Action item: Looking at the records below, please say how many lines contain the word "into", as a bare number.

Records provided:
####

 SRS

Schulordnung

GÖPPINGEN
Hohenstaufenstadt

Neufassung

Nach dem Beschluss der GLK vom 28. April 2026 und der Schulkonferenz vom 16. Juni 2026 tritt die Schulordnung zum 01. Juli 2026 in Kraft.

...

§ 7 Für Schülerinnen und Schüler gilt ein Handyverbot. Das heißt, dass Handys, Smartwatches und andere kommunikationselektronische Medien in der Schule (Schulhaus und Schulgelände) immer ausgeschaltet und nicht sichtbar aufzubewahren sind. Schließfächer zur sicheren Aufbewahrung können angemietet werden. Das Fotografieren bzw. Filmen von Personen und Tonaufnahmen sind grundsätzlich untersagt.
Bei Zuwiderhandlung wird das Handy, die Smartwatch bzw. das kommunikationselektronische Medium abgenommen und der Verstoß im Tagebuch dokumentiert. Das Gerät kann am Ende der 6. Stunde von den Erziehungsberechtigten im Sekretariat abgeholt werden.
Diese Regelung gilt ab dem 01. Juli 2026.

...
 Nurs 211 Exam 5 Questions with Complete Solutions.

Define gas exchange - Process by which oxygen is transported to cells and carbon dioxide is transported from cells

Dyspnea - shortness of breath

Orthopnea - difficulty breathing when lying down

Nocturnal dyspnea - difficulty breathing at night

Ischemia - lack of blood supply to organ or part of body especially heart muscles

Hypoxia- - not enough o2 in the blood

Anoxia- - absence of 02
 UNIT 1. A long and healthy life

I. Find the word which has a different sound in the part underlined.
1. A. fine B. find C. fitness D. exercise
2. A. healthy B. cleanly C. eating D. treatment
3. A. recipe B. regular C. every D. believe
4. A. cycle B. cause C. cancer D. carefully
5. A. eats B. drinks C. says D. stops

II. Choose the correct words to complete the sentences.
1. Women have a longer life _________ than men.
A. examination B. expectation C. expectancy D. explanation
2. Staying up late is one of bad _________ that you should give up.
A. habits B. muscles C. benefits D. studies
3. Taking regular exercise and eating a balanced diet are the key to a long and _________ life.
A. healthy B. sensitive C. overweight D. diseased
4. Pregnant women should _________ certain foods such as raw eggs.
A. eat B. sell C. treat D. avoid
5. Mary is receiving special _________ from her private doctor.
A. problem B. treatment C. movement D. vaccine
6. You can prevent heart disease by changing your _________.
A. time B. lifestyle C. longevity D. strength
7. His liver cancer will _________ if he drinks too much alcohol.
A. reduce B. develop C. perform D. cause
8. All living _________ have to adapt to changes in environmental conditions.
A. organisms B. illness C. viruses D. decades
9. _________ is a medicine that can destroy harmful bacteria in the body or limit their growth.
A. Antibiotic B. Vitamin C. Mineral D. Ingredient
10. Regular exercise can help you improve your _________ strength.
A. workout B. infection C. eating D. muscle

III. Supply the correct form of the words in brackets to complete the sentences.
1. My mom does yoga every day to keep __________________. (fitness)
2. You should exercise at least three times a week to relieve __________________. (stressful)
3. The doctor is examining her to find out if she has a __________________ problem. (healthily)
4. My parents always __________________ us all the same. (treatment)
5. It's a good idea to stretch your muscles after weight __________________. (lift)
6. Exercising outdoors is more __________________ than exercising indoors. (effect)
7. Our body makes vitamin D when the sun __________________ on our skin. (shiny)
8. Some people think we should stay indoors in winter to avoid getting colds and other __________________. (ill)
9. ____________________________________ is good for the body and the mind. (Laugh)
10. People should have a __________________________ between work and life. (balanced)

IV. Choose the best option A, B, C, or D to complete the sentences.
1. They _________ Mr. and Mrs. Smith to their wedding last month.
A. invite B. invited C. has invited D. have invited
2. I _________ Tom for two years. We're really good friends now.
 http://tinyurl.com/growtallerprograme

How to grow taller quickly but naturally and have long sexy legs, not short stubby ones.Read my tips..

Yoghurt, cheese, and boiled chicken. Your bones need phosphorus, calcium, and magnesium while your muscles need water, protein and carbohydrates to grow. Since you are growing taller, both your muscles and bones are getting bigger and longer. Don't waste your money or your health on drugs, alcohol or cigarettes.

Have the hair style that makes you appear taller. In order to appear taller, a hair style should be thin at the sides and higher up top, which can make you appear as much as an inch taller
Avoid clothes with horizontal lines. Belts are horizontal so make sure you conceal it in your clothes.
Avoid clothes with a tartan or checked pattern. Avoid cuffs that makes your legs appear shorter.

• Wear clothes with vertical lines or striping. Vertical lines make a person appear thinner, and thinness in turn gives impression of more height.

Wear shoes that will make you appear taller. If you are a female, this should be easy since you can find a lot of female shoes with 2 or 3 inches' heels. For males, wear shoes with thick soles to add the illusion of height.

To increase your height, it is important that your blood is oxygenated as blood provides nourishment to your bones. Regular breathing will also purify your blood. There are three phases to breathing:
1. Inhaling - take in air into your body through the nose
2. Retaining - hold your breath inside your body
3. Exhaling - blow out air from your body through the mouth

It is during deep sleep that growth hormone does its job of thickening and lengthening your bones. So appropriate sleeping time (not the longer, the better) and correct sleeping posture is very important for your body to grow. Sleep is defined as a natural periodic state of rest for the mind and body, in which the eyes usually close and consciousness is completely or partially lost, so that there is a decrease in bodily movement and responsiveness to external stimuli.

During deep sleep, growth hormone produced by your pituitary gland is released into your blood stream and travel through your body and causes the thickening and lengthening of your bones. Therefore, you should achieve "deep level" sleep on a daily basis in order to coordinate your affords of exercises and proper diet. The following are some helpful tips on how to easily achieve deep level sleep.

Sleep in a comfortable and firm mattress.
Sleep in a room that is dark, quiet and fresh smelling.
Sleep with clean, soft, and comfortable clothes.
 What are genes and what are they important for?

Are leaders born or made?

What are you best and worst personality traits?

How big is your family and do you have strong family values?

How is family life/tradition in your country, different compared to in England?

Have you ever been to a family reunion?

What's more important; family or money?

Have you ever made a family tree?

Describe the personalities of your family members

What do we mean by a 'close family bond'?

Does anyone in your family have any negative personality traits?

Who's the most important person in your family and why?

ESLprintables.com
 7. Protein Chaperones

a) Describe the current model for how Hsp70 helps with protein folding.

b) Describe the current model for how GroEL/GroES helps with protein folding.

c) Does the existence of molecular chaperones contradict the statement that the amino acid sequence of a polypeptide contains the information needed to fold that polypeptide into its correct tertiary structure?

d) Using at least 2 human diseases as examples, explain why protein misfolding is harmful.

####

Result below: 3